Но никогда еще Либертинцы и соблазненные ими люди не веселились так, как в эти страшные дни. Все питейные дома и притоны были полны, а церковь пуста.
Есть упоение в бою,
И бездны мрачной на краю,
И в разъяренном океане,
Средь грозных волн и бурной тьмы,
И в аравийском урагане,
И в дуновении чумы…
Итак, — хвала тебе, Чума,
Нам не страшна могилы тьма,
Нас не смутит твое призванье!
Бокалы пеним дружно мы,
И девы-розы пьем дыханье, —
Быть может… полное Чумы.
(Пушкин. «Пир во время чумы»)
Пляску смерти пляшут все. В загородном дому, в Бельриве (Bellerive), на свадьбе, ведет хоровод старый Синдик, Корн, неподкупный «Цензор нравов», председатель Консистории. Пляшут, подобрав полы черного плаща, толстый, красный, весь в поту, и Франсуаза Перрен, «сверхъестественная Фурия», пляшет вместе с ним.[301]
В эти дни тяжело заболела после родов Иделетта, и маленький гробик Жана, выкидыша, выносят из дома Кальвина.[302]
В те же дни членам Малого Совета и четырем Синдикам поручено было следствие по делу «человека, унесенного бесами». «Жил в те дни один поселянин в усадьбе близ Женевы, негодный человек, пьяница и богохульник, — вспоминает Кальвин. — После того как жена его и дети умерли от чумы, заболел и он и был уже так слаб, что пальцем не мог пошевелить. Но вдруг однажды ночью выскочил из постели. Мать и сиделка хотели его удержать, но он забился у них в руках и закричал, что погиб, потому что сделался добычей диавола. А когда они убеждали его молиться, отвечал:
„Я не могу молиться, потому что принадлежу диаволу и столько же думаю о Боге, сколько о башмаке дырявом!“ Через несколько дней опять лежал он в постели, а мать его сидела на пороге дома, в дверях. Было около семи часов вечера. Вдруг, выскочив из постели и перепрыгнув через голову матери, как будто поднятый сверхъестественной силой, он пустился бежать в поле так быстро, что казалось, та же сила, как вихрь, несла его через плетни и станы, поля и виноградники, пока, наконец, он не исчез где-то вдали, над самой кручей Роны, откуда мог упасть только в воду… А на следующее утро лодочники, посланные, чтобы отыскать тело его, ничего не нашли, кроме валявшейся на берегу шляпы».

__ЗАДАНИЯ И УПРАЖНЕНИЯ__:
• 1. Кто ведет хоровод на свадьбе в Бельриве, согласно отрывку о чуме в Женеве?
• 2. Перепишите из отрывка о чуме в Женеве фрагмент, начиная со слов «Но никогда еще» и заканчивая словами «может… полное Чумы.».

__ИСХОДНЫЕ ДАННЫЕ__:
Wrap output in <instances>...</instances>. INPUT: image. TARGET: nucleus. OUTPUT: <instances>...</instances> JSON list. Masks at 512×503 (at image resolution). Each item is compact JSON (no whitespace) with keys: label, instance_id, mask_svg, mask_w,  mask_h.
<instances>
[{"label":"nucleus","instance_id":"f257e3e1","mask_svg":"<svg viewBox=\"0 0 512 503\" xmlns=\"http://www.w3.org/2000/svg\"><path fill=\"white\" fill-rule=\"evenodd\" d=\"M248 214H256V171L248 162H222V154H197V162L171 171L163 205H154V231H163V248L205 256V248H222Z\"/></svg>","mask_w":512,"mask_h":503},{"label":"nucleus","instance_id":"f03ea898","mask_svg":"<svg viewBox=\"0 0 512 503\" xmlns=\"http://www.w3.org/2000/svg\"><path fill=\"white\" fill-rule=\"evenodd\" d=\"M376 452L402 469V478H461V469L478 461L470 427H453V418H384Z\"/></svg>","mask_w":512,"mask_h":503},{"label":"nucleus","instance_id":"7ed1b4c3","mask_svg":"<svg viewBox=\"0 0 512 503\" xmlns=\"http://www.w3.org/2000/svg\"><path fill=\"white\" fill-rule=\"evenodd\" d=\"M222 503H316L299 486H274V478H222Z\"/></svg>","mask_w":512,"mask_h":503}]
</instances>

__ПРАВИЛЬНЫЕ ОТВЕТЫ__:
• 1. Старый Синдик Корн, «Цензор нравов», председатель Консистории.

• 2.
Но никогда еще Либертинцы и соблазненные ими люди не веселились так, как в эти страшные дни. Все питейные дома и притоны были полны, а церковь пуста.
Есть упоение в бою,
И бездны мрачной на краю,
И в разъяренном океане,
Средь грозных волн и бурной тьмы,
И в аравийском урагане,
И в дуновении чумы…
Итак, — хвала тебе, Чума,
Нам не страшна могилы тьма,
Нас не смутит твое призванье!
Бокалы пеним дружно мы,
И девы-розы пьем дыханье, —
Быть может… полное Чумы.